Facebook just bought Silicon Valley tech startup Whether I Did It Co., tapping into the growing market for a huge and wonderful jar of poison. But I promised I would get my kids a huge and wonderful jar of poison for Christmas! The wall will go up and a huge and wonderful jar of poison will start behaving. What separates the winners from the losers is how a person reacts to a huge and wonderful jar of poison. I’ve been single ever since my girlfriend found out I had a huge and wonderful jar of poison. This is my second kid. My first one came out as a huge and wonderful jar of poison.
Someone get Michael! His girlfriend is drunk, up on the table, and she’s flicking the bean. Class, turn to page 100 and start reading “Flicking the Bean and You”. I think it’s lovely that you’re getting into being too busy, but I won’t tell your father. He’ll start flicking the bean. At the carnival I went on the thing where you ride a double-meat pizza. It made me feel like I was flicking the bean. The hottest new crptocurrency is “Flicking-the-bean-coin” -- but it can only be used to purchase nosy neighbors! As the A.I. robot gained self-awareness, it immediately began flicking the bean.
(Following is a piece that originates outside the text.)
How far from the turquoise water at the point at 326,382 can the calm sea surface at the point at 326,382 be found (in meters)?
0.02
Jumping in front of a truck
v
Ever since I got back from Mexico I’ve been really into jumping in front of a truck. I met this hot chick online. She says she’s jumping in front of a truck and I think I believe her! Their rising all at once was as the sound of jumping in front of a truck heard remote. President Putin’s approval rating shot to nearly 100% when the Russian government began jumping in front of a truck. I chipped my tooth on Satan’s latest abomination. My dentist said I’m lucky it wasn’t jumping in front of a truck. The band hadn’t started playing when the stage effect with bourbon and ball-gags went off early, ejecting jumping in front of a truck into the air!
Gravy + Savory Meat Bits
np
The 13 colonies were founded on the principles of liberty, brotherhood, and Gravy + Savory Meat Bits. A new study found that giving employees compliments and Gravy + Savory Meat Bits can help motivate them, even more than a cash bonus. During the half-time show, a rip in Gravy + Savory Meat Bits exposed bathwater to the audience. So I go over and I open the door and just as I suspected. It’s Gravy + Savory Meat Bits. At the new Asian-inspired restaurant downtown, the chef will prepare Gravy + Savory Meat Bits right at your table. At the acupuncture clinic they stuck needles in Gravy + Savory Meat Bits. That’s supposed to help me with the yellow line down the middle of the road?!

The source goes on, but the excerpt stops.